DOC - Il Disturbo Ossessivo Compulsivo nella poesia di Neil Hilborn (Rustbelt 2013)




La prima volta che l'ho vista...
Tutto nella mia testa si è calmato.
Tutti i tic, tutte le immagini in continua successione sono semplicemente scomparse.
Quando soffri di disturbo ossessivo compulsivo, non puoi avere veramente momenti di tranquillità.
Anche nel letto, penso:
Ho chiuso la porta? Si.
Mi sono lavato le mani? Si.  
Ho chiuso la porta? Sì.
Mi sono lavato le mani? Sì.
Ma quando l'ho vista, l'unica cosa a cui riuscivo a pensare era la curva delle sue labbra..
O un ciglio sulla sua guancia -
un ciglio sulla sua guancia -
un ciglio sulla sua guancia.

Sapevo che dovevo parlare con lei.
Le ho chiesto di uscire sei volte in trenta secondi.
Ha detto di sì dopo la terza, ma nessuna di loro mi sembrava giusta, così ho dovuto continuare.
Al nostro primo appuntamento, ho passato più tempo a organizzare il mio pasto per colore che a mangiare, o a parlare con lei...
Ma lei lo amava.
Amava il fatto che le davo il bacio della buonanotte sedici volte o ventiquattro volte se era Mercoledì.
Le piaceva che mi ci voleva una vita per arrivare a casa a piedi, perché ci sono un sacco di crepe sul nostro marciapiede.

Quando ci siamo trasferiti per vivere insieme, ha detto che si sentiva al sicuro, perché nessuno avrebbe mai potuto derubarci dal momento che avevo  ​​
chiuso la porta sicuramente almeno diciotto volte.
Avrei guardato la sua bocca mentre parlava
per sempre -
quando parlava
quando parlava
quando parlava
quando parlava 
quando mi ha detto che mi amava, la sua bocca si è curvata ai bordi.   
Di notte, si stendeva a letto e mi guardava spegnere tutte le luci accese, e spente, e accese, e spente, e accese, e spente, e accese, e spente, e accese, e spente, e accese, e spente, e accese, e spente, e accese, e spente, e accese, e spente, e accese, e spente, e accese, e spente.

Ha chiuso gli occhi e ha immaginato che i giorni e le notti stessero passando di fronte a lei.
La mattina, volevo iniziare a baciarla per il buongiorno ma lei se n’è andata perché le stavo solo facendo fare ritardo al lavoro...
Quando mi sono fermato davanti a una crepa del marciapiede, lei ha continuato a camminare...
Quando ha detto che mi amava, la sua bocca era una linea retta.

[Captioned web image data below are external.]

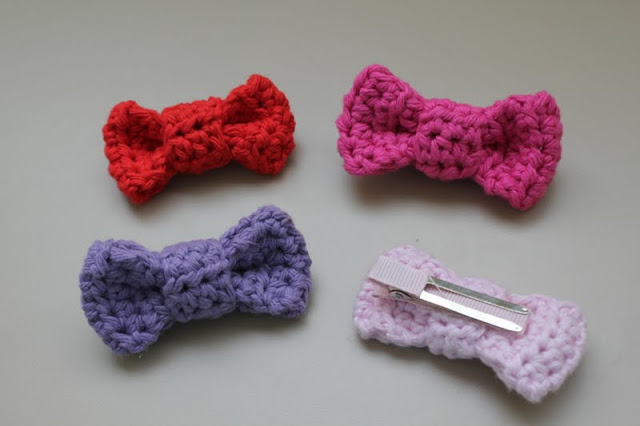 Bow Hair Clip Free Crochet Pattern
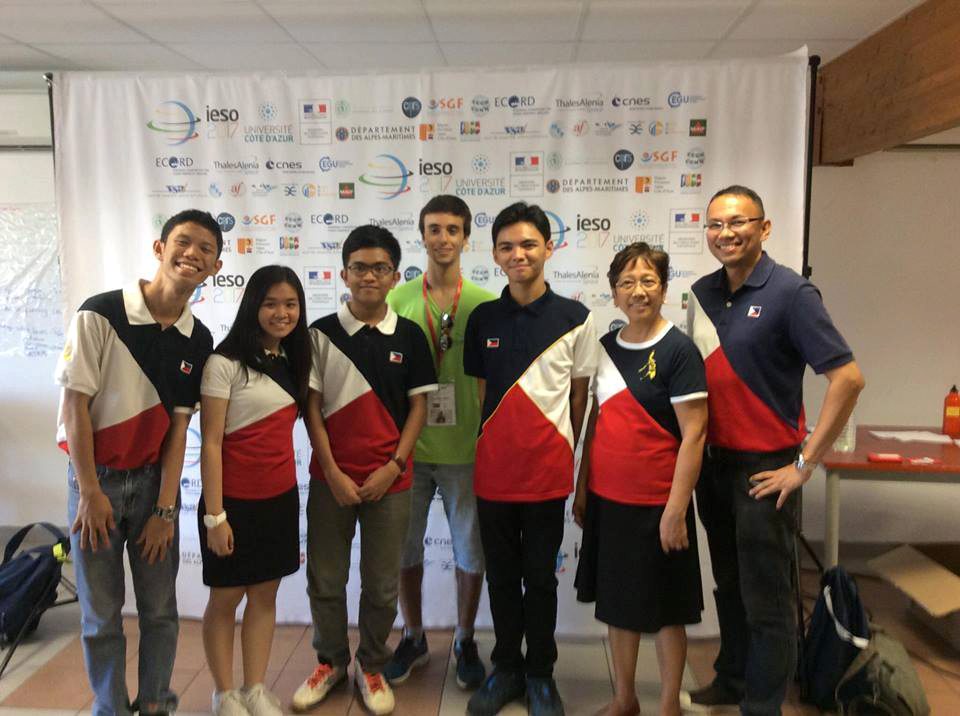 Team Philippines and their mentors at the IESO Welcome Trail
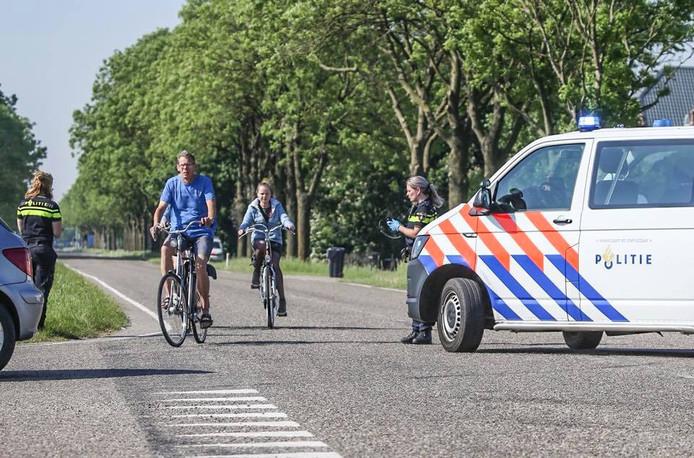 De Maasweg in Mijnsheerenland is afgesloten vanwege een politieonderzoek naar een stoffelijk overschot.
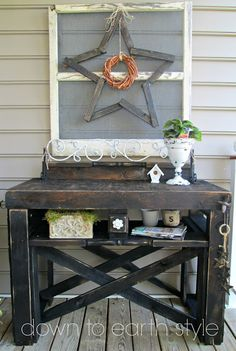 Down to Earth Style: Pallet Porch Console  >>Love the star wreath & frame.  Need to find a way to make this for my porch!!!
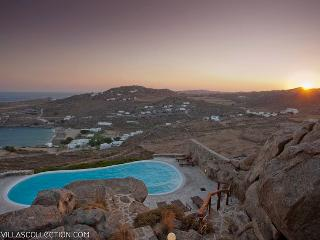 Phaedra - Spacious villa with private pool, Mykonos Town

Mi ha detto che stavo prendendo troppo del suo tempo.
La settimana scorsa ha iniziato a dormire a casa di sua madre.

Mi ha detto che non avrebbe dovuto lasciare che mi attaccassi così tanto a lei, che tutta questa storia è stata un errore, ma...
Come può essere un errore che io non devo lavarmi le mani dopo averla toccata?
L'amore non è un errore, e mi sta uccidendo che lei possa scappare via da questo e io semplicemente non posso.
Non posso - Non posso uscire e trovare qualcuno di nuovo, perché penso sempre a lei.
Di solito, quando mi ossessiono sulle cose, vedo germi brulicare sulla mia pelle.
Mi vedo schiacciato da una successione infinita di auto...
E lei è stata la cosa più bella che abbia mai avuto su cui rimanere fissato.

Voglio svegliarmi ogni mattina pensando al modo in cui si tiene al volante..
Come gira le manopole della doccia come se stesse aprendo una cassetta di sicurezza.
Come soffia le candeline -
soffia le candeline -
soffia le candeline -
soffia le candeline -
soffia le candeline -
soffia le...

Adesso, penso solo a chi altro la sta baciando.
Non riesco a respirare, perché lui la bacia solo una volta - non gli importa se è perfetto!

La rivoglio indietro così tanto..
Lascio la porta aperta.
Lascio la luce accesa.

Neil Hilborn è College National Poetry Slam champion, e laureato nel 2011 con lode al Macalester College in Creative Writing.
The first time I saw her...
Everything in my head went quiet.
All the tics, all the constantly refreshing images just disappeared.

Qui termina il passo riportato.